On le dit indiscipliné, inconscient, paresseux et parfois même agressif. Pourtant, l'étudiant algérien, comme celui du reste du monde, est la crème de sa société. Produit de son environnement d'abord et de l'Education nationale ensuite, l'étudiant algérien est-il fidèle à l'image que certains tentent de lui coller ? Par son expérience clinique et pédagogique, le Pr Dalila Samaï Haddadi, directrice du Centre d'aide psychologique universitaire, répond aux idées reçues. Au final, l'étudiant n'est que le reflet de sa société.
On le dit violent, insouciant, fainéant et insolant. Beaucoup de clichés et d'idées reçues sont collés au dos de l'étudiant algérien. Ces étiquettes, souvent estampillées par le personnel d'encadrement des universités (enseignants et personnels administratifs), sont plaquées pour masquer les lacunes du secteur. Placées sous une loupe grossissante, ces caractéristiques sont mises en avant pour tenter de légitimer la cacophonie et le retard enregistrés par nos universités.
Ainsi, le début tardif des cours, les tumultes des inscriptions et des transferts, la validation des semestres à moins des quatorze semaines imposées, ou encore les perturbations rencontrées au cours de l'année universitaire (pour grèves ou manifestations de colère) sont toujours mis sur le dos des étudiants indélicats. C'est à peine si on n'accuse pas les jeunes apprenants d'être à l'origine des mauvais résultats enregistrés par nos établissements universitaires dans les classements universels. L'étudiant algérien serait-il à ce point un handicap pour l'évolution des sciences et techniques ? Est-il aussi «farouche» et indiscipliné qu'on veut bien le faire croire ?
Lors de notre rencontre avec la directrice du Centre d'aide psychologique universitaire et chercheure en psychologie dans son modeste bureau installé dans le centre de santé à l'intérieur de l'Université de Bouzaréah, le professeur Dalila Samaï Haddadi dessine avec ses mots et son savoir le profil psychologique de cet étudiant tant décrié. Sans être dans la stigmatisation ni le paternalisme, le Pr Haddadi tente plutôt, avec son expérience clinique, de décortiquer les raisons qui expliquent les comportements. De son analyse, il ressort que l'étudiant algérien partage les mêmes préoccupations et reproduit les mêmes comportements que ceux de la société qui l'a produit.
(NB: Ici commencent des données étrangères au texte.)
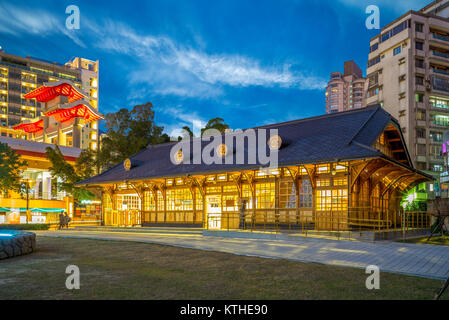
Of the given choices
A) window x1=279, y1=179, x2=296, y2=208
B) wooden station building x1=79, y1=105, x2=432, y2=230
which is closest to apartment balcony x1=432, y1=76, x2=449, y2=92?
wooden station building x1=79, y1=105, x2=432, y2=230

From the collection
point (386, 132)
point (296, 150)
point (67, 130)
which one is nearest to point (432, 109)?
point (386, 132)

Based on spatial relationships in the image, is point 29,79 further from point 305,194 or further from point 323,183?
point 323,183

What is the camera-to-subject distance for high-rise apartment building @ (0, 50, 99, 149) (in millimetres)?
91625

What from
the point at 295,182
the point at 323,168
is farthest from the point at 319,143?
the point at 295,182

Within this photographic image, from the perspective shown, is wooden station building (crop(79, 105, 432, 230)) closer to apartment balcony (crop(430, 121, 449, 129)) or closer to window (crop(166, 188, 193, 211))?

A force d'un excès d'excitations environnementales, de l'ambiance agressive et des catastrophes naturelles et humaines (inondations, séismes, terrorisme et violences), l'étudiant comme le reste du peuple souffre d'angoisses et de stress qui empêchent un développement serein et équilibré de sa personnalité. «L'étudiant est en état de débordement et de fatigue. Il est usé par le manque d'hygiène, le bruit incessant des chantiers, l'insécurité matérielle et physique, la difficulté qu'il trouve à se déplacer, manger, dormir…», énumère le professeur.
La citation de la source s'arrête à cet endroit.